----- SUPPLIED RECORDS -----

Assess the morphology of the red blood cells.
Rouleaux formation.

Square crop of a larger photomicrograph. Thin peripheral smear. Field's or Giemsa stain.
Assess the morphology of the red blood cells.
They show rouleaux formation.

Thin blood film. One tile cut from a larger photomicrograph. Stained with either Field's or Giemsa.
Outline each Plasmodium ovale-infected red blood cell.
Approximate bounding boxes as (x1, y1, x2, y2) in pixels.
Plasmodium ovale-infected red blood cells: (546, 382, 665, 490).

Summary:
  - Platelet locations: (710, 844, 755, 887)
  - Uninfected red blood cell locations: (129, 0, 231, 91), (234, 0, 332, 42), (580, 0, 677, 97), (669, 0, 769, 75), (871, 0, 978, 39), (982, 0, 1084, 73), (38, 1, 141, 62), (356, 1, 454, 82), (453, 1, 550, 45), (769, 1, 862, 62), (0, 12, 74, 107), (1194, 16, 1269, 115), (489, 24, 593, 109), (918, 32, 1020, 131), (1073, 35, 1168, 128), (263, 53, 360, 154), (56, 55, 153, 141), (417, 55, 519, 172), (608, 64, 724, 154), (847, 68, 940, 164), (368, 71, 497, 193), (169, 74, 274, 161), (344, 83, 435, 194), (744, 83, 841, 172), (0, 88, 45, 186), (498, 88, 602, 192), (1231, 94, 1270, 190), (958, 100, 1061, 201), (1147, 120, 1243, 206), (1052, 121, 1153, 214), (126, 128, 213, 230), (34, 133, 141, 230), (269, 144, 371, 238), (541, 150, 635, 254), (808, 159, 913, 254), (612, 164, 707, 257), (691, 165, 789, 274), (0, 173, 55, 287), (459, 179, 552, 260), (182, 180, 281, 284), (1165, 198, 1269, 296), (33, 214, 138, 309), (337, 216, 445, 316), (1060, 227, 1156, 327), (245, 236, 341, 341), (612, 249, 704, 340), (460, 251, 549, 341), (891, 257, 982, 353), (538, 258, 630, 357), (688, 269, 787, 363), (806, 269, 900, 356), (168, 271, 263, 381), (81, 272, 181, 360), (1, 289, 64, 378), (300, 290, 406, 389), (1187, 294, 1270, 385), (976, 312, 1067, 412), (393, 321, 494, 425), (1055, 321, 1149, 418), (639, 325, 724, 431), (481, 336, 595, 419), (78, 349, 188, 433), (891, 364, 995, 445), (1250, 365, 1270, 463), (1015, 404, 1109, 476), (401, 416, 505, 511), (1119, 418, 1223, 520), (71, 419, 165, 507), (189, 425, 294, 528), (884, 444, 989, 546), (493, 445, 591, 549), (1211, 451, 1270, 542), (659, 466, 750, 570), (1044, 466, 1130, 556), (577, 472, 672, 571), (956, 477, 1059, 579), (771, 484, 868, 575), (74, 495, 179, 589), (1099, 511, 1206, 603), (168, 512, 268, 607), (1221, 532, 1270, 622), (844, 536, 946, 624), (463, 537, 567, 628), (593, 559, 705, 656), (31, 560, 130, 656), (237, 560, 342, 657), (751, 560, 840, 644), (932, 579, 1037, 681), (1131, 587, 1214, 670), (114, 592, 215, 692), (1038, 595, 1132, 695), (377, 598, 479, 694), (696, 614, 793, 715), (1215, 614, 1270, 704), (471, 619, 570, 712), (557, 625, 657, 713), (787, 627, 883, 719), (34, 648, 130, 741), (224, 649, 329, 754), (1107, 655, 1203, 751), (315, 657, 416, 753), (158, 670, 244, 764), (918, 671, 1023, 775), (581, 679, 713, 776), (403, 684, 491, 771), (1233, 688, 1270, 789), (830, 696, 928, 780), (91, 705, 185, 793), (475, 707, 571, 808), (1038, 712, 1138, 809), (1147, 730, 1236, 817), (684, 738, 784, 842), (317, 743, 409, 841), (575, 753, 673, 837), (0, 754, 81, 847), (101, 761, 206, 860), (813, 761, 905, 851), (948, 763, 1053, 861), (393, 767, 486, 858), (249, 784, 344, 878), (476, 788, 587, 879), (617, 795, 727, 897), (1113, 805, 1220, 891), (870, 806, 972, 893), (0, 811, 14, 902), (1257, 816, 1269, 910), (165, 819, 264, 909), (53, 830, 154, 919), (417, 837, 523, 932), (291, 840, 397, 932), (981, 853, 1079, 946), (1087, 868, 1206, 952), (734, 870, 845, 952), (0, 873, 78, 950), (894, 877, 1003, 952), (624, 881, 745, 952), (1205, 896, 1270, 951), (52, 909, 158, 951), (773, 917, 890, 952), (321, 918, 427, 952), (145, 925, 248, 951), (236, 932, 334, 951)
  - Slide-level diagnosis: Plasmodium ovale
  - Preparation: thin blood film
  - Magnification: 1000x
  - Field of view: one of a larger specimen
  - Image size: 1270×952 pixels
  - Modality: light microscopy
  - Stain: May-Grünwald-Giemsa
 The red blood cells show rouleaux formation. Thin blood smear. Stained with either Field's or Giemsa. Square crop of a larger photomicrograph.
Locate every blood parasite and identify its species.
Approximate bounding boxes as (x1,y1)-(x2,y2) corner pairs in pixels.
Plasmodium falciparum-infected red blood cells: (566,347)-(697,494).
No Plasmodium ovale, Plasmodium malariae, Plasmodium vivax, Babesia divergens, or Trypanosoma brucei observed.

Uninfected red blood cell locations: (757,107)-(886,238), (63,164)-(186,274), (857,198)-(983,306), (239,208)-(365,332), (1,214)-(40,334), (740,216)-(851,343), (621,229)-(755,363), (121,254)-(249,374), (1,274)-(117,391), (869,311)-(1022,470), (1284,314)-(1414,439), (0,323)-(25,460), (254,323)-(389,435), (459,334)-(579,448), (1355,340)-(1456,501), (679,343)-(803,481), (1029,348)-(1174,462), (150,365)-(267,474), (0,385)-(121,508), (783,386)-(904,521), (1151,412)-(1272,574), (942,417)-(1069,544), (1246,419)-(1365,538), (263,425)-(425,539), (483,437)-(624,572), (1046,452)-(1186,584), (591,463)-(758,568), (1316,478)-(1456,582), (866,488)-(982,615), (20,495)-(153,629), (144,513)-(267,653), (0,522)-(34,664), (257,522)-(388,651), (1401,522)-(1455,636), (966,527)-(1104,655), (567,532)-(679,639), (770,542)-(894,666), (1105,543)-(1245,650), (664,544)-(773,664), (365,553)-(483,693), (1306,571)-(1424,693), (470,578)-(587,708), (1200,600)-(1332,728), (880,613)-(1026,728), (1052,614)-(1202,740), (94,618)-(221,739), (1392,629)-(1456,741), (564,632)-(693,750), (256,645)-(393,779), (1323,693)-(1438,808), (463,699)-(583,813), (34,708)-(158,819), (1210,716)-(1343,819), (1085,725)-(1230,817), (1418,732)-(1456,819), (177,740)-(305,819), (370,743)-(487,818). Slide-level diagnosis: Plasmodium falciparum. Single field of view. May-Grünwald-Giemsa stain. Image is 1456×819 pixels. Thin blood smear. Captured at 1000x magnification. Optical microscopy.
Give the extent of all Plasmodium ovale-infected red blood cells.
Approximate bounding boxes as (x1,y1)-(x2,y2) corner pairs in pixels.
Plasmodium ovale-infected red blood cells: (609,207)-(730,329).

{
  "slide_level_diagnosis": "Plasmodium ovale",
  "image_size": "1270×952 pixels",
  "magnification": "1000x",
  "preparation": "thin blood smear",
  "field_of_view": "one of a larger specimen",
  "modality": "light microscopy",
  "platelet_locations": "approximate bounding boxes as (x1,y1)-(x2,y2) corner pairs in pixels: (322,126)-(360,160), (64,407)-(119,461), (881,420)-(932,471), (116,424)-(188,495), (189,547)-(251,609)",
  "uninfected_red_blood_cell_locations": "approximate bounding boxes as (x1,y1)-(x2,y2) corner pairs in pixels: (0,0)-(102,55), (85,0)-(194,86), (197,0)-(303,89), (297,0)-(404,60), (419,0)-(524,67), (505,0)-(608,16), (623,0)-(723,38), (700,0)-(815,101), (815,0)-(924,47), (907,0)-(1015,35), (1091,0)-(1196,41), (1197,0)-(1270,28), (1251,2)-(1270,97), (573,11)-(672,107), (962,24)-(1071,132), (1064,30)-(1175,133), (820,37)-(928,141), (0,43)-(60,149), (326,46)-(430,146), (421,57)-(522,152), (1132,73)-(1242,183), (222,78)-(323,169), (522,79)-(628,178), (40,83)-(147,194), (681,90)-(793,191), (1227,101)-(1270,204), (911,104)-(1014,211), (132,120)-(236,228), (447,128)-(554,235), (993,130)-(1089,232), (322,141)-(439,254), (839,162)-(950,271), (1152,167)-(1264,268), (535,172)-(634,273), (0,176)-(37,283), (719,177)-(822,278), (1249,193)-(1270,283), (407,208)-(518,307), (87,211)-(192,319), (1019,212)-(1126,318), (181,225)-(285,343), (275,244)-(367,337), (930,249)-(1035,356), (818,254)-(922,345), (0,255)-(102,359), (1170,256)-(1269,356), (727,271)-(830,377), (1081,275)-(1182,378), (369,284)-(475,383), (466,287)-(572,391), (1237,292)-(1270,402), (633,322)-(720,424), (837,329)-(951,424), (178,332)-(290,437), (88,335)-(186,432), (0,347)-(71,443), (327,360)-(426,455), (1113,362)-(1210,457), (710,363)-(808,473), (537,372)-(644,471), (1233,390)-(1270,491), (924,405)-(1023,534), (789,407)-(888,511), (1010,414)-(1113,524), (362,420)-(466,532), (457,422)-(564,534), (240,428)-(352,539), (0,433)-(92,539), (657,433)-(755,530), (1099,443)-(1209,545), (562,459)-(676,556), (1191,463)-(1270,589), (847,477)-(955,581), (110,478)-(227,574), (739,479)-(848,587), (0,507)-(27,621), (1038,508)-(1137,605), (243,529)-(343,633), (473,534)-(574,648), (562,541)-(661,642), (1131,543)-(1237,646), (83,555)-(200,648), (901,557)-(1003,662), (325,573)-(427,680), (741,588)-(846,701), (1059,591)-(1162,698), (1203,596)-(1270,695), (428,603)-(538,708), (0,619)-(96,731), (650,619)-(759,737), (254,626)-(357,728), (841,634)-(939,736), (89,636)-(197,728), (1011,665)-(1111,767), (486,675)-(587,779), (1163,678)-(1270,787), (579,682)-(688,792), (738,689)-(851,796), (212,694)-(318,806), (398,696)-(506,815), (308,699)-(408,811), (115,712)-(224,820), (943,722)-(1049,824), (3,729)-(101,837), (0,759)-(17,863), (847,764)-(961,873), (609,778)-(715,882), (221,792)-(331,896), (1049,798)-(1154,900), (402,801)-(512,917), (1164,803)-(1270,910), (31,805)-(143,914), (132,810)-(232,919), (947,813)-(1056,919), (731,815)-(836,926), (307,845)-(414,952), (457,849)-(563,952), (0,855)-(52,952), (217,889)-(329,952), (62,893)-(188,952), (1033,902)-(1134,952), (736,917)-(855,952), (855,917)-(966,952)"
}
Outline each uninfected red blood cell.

-----

- _WORK REQUEST_:
Reproduce all lines from the records above that include the word "each".

- _RESPONSE TO THIS TASK_:
Outline each Plasmodium ovale-infected red blood cell.
Outline each uninfected red blood cell.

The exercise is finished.